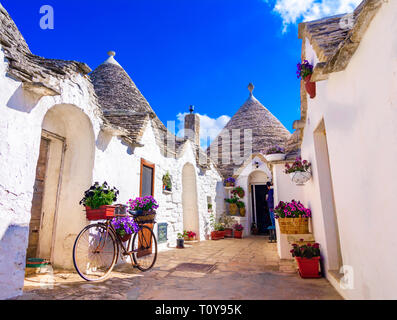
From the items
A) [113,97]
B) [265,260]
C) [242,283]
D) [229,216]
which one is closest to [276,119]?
[229,216]

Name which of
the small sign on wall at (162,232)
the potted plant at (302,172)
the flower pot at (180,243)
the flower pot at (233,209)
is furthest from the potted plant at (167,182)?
the flower pot at (233,209)

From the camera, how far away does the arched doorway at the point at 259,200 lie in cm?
1145

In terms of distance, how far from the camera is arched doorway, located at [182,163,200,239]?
9102mm

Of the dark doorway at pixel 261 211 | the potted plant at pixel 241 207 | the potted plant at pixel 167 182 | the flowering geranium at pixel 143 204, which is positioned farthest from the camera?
the dark doorway at pixel 261 211

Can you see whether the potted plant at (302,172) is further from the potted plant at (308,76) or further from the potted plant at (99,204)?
the potted plant at (99,204)

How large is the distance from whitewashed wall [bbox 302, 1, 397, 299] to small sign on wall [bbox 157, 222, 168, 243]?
4969 mm

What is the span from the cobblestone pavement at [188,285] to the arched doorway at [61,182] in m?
0.61

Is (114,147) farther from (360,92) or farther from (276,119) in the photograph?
(276,119)

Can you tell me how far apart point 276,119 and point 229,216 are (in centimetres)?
802

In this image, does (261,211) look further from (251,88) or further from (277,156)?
(251,88)

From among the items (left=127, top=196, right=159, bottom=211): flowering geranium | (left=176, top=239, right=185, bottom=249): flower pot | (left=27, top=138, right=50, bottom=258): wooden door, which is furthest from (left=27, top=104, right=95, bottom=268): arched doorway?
(left=176, top=239, right=185, bottom=249): flower pot

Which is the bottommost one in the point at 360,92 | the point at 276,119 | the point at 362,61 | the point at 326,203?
the point at 326,203

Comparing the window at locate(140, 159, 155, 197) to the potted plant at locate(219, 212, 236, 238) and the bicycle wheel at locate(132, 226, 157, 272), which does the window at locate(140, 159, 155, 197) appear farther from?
the potted plant at locate(219, 212, 236, 238)

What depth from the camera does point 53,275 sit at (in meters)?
3.85
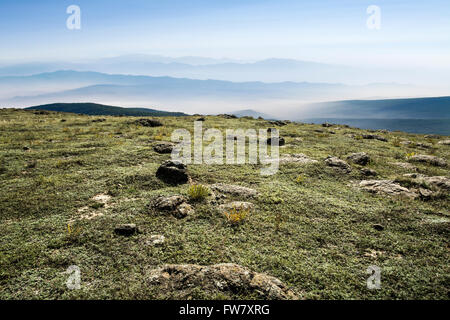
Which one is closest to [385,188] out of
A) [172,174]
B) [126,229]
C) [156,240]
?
[172,174]

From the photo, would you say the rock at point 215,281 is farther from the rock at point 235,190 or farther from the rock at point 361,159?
the rock at point 361,159

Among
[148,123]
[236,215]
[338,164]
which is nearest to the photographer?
[236,215]

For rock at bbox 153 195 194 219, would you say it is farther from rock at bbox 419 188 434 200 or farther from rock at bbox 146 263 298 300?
rock at bbox 419 188 434 200

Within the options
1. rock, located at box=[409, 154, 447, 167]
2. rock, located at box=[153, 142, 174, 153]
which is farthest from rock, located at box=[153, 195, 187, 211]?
rock, located at box=[409, 154, 447, 167]

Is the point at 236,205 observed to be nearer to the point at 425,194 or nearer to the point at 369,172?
the point at 425,194

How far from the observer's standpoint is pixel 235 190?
14.7m

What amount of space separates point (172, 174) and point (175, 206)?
13.0ft

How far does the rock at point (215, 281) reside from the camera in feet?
24.0

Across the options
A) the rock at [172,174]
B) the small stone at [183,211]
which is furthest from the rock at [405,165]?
the small stone at [183,211]

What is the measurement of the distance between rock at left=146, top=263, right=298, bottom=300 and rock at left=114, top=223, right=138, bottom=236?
8.78 feet

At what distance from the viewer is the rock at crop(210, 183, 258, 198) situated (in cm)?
1423

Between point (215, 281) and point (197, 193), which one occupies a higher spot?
point (197, 193)

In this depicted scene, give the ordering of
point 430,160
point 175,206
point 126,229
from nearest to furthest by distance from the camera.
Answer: point 126,229 → point 175,206 → point 430,160
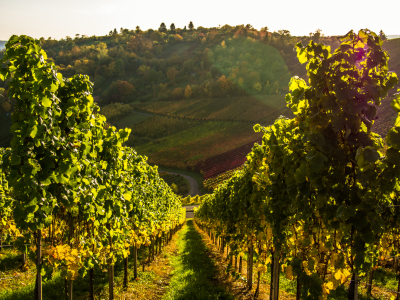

* THE REQUEST: Copy out in full each line in the rows above that contains the word "right".

* CORRECT ANSWER:
From among the items (left=127, top=196, right=159, bottom=211): flowering geranium | (left=176, top=239, right=185, bottom=249): flower pot | (left=27, top=138, right=50, bottom=258): wooden door, which is furthest from (left=27, top=104, right=95, bottom=268): arched doorway?
(left=176, top=239, right=185, bottom=249): flower pot
What is the measurement of the distance between rock at left=146, top=263, right=298, bottom=300 and rock at left=114, top=223, right=138, bottom=236?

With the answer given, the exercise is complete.